A paper by the British Medical Association points to the longer term issues that made failure inevitable:

“The Westminster government’s dependence on private firms during the pandemic follows a decade of health system reorganisation and marketisation combined with severe funding cuts to public services and local authorities in England. These factors have consequently weakened and fragmented NHS services and local councils’ public health departments and undermined the country’s ability to respond to COVID-19. An NHS which was properly resourced and not weakened by outsourcing and privatisation would have been in a much stronger position to respond to the pandemic. The fact that the NHS did not have the capacity to deal with a pandemic was identified during a simulation exercise carried out in 2016. Exercise Cygnus uncovered crucial gaps in the UK’s ability to plan and prepare for a pandemic at both the local and national level. The recommendations from the report appear to have been largely overlooked by the government which meant that the UK started out at a significant disadvantage, with inadequate resources and resilience mechanisms.

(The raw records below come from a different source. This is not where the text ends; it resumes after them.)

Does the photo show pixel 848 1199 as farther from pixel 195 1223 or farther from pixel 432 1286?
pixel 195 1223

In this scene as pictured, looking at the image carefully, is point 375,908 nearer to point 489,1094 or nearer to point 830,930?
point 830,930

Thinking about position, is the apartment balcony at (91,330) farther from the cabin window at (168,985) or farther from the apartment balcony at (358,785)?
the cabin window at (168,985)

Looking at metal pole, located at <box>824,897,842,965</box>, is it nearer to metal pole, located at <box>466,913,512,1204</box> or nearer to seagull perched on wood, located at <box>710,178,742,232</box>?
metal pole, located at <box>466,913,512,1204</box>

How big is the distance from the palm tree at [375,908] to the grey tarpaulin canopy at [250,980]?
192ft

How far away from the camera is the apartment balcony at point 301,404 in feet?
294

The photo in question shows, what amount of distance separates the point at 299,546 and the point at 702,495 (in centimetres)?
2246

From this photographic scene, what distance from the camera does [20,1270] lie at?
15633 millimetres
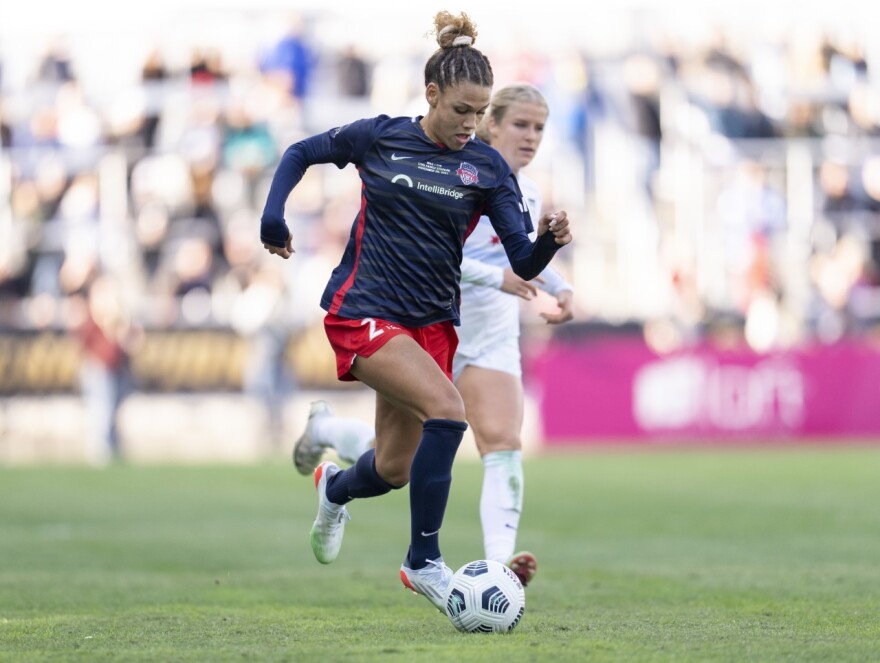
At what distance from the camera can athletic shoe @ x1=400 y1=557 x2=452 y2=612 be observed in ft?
20.1

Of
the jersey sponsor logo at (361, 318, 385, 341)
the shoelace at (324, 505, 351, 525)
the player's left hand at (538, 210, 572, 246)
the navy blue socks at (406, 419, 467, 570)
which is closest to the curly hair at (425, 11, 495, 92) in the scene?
the player's left hand at (538, 210, 572, 246)

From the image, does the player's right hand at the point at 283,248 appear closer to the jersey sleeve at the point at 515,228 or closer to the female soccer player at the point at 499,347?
the jersey sleeve at the point at 515,228

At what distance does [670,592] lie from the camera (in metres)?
7.64

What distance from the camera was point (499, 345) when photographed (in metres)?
8.07

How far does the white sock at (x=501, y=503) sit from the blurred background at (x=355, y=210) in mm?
12931

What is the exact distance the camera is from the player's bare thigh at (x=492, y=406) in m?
7.87

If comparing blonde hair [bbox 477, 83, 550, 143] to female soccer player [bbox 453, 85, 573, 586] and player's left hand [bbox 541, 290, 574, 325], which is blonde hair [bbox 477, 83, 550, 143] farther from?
player's left hand [bbox 541, 290, 574, 325]

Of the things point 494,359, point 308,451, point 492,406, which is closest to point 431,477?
point 492,406

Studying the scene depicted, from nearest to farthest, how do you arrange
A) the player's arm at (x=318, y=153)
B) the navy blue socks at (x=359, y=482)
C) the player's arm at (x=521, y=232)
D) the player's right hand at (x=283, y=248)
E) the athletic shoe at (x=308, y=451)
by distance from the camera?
1. the player's arm at (x=521, y=232)
2. the player's right hand at (x=283, y=248)
3. the player's arm at (x=318, y=153)
4. the navy blue socks at (x=359, y=482)
5. the athletic shoe at (x=308, y=451)

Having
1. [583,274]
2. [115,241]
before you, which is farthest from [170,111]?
[583,274]

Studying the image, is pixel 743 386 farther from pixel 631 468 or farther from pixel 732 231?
pixel 631 468

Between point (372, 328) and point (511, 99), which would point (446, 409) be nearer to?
point (372, 328)

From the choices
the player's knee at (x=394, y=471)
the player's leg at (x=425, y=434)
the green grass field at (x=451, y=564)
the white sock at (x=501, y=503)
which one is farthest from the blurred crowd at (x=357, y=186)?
the player's leg at (x=425, y=434)

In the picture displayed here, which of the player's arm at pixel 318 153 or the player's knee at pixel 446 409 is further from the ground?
the player's arm at pixel 318 153
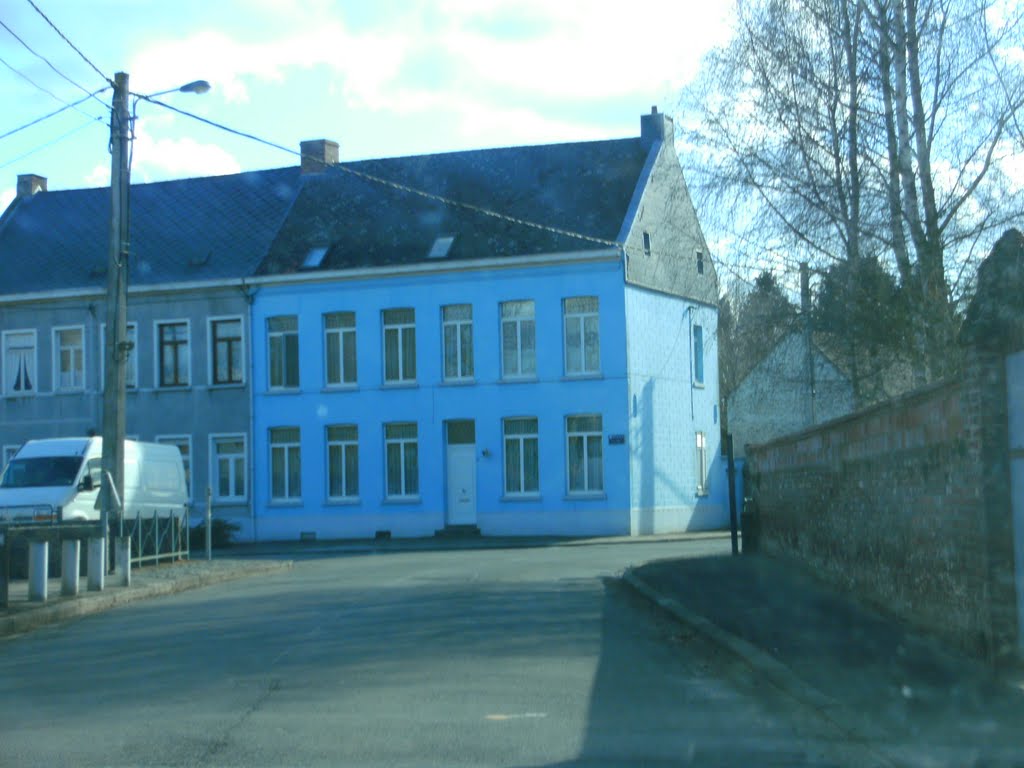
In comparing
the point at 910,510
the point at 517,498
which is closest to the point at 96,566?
the point at 910,510

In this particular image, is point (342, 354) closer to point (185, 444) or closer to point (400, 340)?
point (400, 340)

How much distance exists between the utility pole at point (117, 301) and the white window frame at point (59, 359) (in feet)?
66.4

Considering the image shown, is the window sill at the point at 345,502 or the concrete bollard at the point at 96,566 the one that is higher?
the window sill at the point at 345,502

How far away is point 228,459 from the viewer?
38.4 m

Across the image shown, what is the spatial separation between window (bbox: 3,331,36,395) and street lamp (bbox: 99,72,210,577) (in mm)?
21382

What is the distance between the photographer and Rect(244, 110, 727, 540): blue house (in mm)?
35312

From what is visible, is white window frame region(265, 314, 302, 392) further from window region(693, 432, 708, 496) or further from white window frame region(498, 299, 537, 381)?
window region(693, 432, 708, 496)

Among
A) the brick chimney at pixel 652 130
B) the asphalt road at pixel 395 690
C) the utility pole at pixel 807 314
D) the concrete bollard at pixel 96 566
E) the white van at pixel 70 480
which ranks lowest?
the asphalt road at pixel 395 690

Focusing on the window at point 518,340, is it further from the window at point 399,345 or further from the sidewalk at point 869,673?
the sidewalk at point 869,673

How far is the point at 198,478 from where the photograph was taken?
38.4 metres

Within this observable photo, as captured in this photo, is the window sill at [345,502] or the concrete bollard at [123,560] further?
the window sill at [345,502]

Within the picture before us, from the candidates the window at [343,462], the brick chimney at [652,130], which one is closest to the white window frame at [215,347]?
the window at [343,462]

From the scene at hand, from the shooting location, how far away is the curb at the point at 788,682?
295 inches

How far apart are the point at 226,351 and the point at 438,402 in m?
7.03
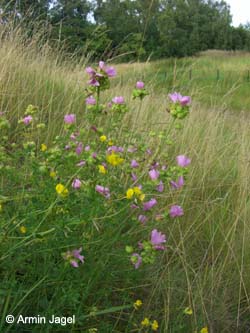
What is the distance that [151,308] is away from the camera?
1597 mm

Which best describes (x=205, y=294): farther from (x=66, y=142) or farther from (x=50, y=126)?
(x=50, y=126)

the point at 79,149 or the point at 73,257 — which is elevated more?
the point at 79,149

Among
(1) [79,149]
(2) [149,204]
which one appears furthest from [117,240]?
(1) [79,149]

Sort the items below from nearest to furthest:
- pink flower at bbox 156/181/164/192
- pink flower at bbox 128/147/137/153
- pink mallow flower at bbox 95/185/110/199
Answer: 1. pink mallow flower at bbox 95/185/110/199
2. pink flower at bbox 156/181/164/192
3. pink flower at bbox 128/147/137/153

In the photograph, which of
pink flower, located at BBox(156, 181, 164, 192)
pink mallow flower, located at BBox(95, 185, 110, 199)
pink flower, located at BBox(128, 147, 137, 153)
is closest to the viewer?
pink mallow flower, located at BBox(95, 185, 110, 199)

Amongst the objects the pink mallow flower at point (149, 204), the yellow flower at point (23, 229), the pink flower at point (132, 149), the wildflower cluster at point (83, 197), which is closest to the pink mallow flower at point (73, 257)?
the wildflower cluster at point (83, 197)

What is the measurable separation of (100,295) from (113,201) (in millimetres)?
290

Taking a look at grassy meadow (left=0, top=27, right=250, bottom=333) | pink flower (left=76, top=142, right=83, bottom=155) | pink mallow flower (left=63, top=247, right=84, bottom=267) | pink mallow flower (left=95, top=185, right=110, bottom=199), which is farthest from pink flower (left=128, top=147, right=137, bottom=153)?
pink mallow flower (left=63, top=247, right=84, bottom=267)

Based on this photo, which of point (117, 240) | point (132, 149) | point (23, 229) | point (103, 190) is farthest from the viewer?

Cost-cutting exercises as a result of austerity policies, and pre-existing levels of outsourcing are likely to have exacerbated this lack of preparedness.”

Both the quantity and quality of testing facilities was far below what was required to reopen the economy in the summer.  Worse still, the tracking app that was supposed to be installed on people’s smartphones failed to deliver.  In matters of software, the UK government finds itself in hoc to the US tech giants in the same way as it has become increasingly reliant upon Asian suppliers for essential hardware. As Matt Burgess at Wired reported at the time:

“There has never been any evidence that contact tracing apps – of any sort – are hugely effective. ‘There is currently insufficient evidence to support the use of digital contact tracing as an effective technology to support the pandemic response,’ a rapid evidence review by the Ada Lovelace Institute in April concluded.

“However, not using APIs created by Apple and Google always carried significant risk. The system created by the big tech firms lets Bluetooth run seamlessly in the background. Countries like England that chose to forge their own path had to work around restrictions in Android and iOS, something that NHSX has belatedly realised is simply not possible.”

On the other side of this equation, the same low-paid employment which has helped to undermine the privatised test, track, trace and isolate system, is also the main reason why people refuse to isolate when ordered to.  The drop in income, even for someone on the minimum wage, is simply too great.  Moreover, employers at the bottom end of the economy tend to be the least sympathetic; so that isolation may also result in job loss.

Ultimately, Britain’s failure to cope with the pandemic is largely due to our inability to acknowledge our limitations.  For decades we have indulged the myth that we are a hi-tech, world-leading economy.  So long as the oil and gas kept flowing and the City of London continued to launder money, we could hide behind the façade of relatively small (in number of employees) success stories like Airbus and Rolls-Royce.  But the reality for millions of workers – particularly in the years since the 2008 crash – has involved de-automation and a reversion to low-paid, low-skilled manual and routine clerical work.

Progress for most of us, it seems, is just a fairy tale we deploy to avoid scaring ourselves with the enormity of our predicament.  If we can’t respond appropriately to a relatively benign coronavirus, what on Earth makes anyone think we are going to avoid the economic collapse that comes next?